Sweet potatoes are abundant in beta-carotene, that your body  converts into vitamin A, a powerful antioxidant. Vitamin A keeps eyes healthy and supports our immune system, bone and skin health.

This tasty frittata is adapted from The Roasting Tin: Deliciously Simple One-Dish Dinners by Rukmini Iyer.

Serves:          4

Prep time:     15 minutes

Cook time:    60 minutes

Ingredients

Ingredients_Oven-baked asparagus and sweet potato frittata
  • 200g sweet potatoes, (we used Stokes purple but any will do), peeled and very thinly sliced

  • 400g potatoes, peeled and thinly sliced

  • 1 red onion, very thinly sliced

  • 1 red pepper, sliced

  • 2 tbsp. olive oil

  • ½ bunch fresh basil, leaves plucked and stalks finely chopped

  • Sea salt and lots of freshly ground black pepper

  • Freshly grated nutmeg

  • 6 eggs

  • 100ml crème fraiche

  • 300g asparagus, woody ends snapped off

  • 30g parmesan cheese

Method

  1. Preheat the oven to 190C fan. Tip the potatoes, sweet potatoes and onion into a deep roasting dish and mix well with olive oil, 1 teaspoon of sea salt, a good grind of black pepper and the fresh basil.

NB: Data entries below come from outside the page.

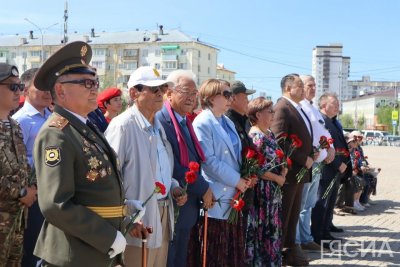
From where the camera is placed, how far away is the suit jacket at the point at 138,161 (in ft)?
12.5

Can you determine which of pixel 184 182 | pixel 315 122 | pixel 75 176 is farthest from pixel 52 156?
pixel 315 122

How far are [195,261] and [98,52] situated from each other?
79.6 meters

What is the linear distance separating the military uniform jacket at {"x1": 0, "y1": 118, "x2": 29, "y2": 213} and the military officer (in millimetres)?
810

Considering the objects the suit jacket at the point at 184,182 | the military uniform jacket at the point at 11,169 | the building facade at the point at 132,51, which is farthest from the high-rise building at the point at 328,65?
the military uniform jacket at the point at 11,169

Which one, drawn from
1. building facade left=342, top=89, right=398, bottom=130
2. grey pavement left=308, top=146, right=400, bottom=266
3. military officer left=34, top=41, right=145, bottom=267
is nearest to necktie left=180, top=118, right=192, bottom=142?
military officer left=34, top=41, right=145, bottom=267

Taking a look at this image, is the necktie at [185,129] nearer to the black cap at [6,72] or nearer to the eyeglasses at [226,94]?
the eyeglasses at [226,94]

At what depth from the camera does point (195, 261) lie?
5.29 m

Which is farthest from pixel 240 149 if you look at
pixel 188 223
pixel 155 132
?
pixel 155 132

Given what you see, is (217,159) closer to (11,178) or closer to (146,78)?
(146,78)

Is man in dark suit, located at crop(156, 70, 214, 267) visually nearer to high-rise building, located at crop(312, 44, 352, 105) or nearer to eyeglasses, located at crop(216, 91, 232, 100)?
eyeglasses, located at crop(216, 91, 232, 100)

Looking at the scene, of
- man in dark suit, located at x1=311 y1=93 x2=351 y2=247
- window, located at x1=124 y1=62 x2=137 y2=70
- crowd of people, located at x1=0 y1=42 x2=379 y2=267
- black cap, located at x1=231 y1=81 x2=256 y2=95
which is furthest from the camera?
window, located at x1=124 y1=62 x2=137 y2=70

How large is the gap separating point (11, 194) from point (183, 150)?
4.91 ft

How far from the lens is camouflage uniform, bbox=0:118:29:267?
3725 millimetres

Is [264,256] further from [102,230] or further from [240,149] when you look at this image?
[102,230]
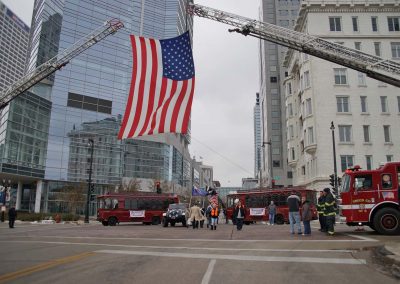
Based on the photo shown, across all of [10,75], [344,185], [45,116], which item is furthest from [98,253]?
[10,75]

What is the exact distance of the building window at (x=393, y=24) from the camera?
4969 centimetres

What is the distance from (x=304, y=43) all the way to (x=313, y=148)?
75.4ft

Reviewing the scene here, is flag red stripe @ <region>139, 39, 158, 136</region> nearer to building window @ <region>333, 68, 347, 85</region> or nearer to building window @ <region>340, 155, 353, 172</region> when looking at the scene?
building window @ <region>340, 155, 353, 172</region>

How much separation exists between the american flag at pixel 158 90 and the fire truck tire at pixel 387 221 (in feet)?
29.3

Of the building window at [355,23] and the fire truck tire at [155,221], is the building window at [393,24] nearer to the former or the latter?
the building window at [355,23]

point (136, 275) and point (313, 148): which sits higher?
point (313, 148)

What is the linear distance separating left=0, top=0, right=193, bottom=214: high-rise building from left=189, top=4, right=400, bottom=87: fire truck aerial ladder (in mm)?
45754

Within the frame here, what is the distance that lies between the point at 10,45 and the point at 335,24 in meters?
179

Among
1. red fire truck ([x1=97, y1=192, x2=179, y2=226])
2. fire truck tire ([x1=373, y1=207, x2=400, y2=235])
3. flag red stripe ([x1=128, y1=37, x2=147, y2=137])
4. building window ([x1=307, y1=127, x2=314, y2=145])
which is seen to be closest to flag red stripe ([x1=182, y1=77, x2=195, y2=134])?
flag red stripe ([x1=128, y1=37, x2=147, y2=137])

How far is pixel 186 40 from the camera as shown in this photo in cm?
1950

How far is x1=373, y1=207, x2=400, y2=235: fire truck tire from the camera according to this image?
1440 cm

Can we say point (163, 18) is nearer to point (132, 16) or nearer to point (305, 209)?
point (132, 16)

Cover tightly with foil, then transfer to the oven and roast for 30 min.

  2. Meanwhile whisk the eggs with the crème fraiche. Grate in the nutmeg, season well with sea salt and freshly ground pepper. Once the potatoes and onions have had 30 min, pour the egg mixture all over. Scatter over the asparagus and squash it all down a bit into the egg and potato.

  3. Sprinkle the parmesan, then return the tray to the oven uncovered for a further 25 minutes, until the eggs are just set. Serve hot or cold.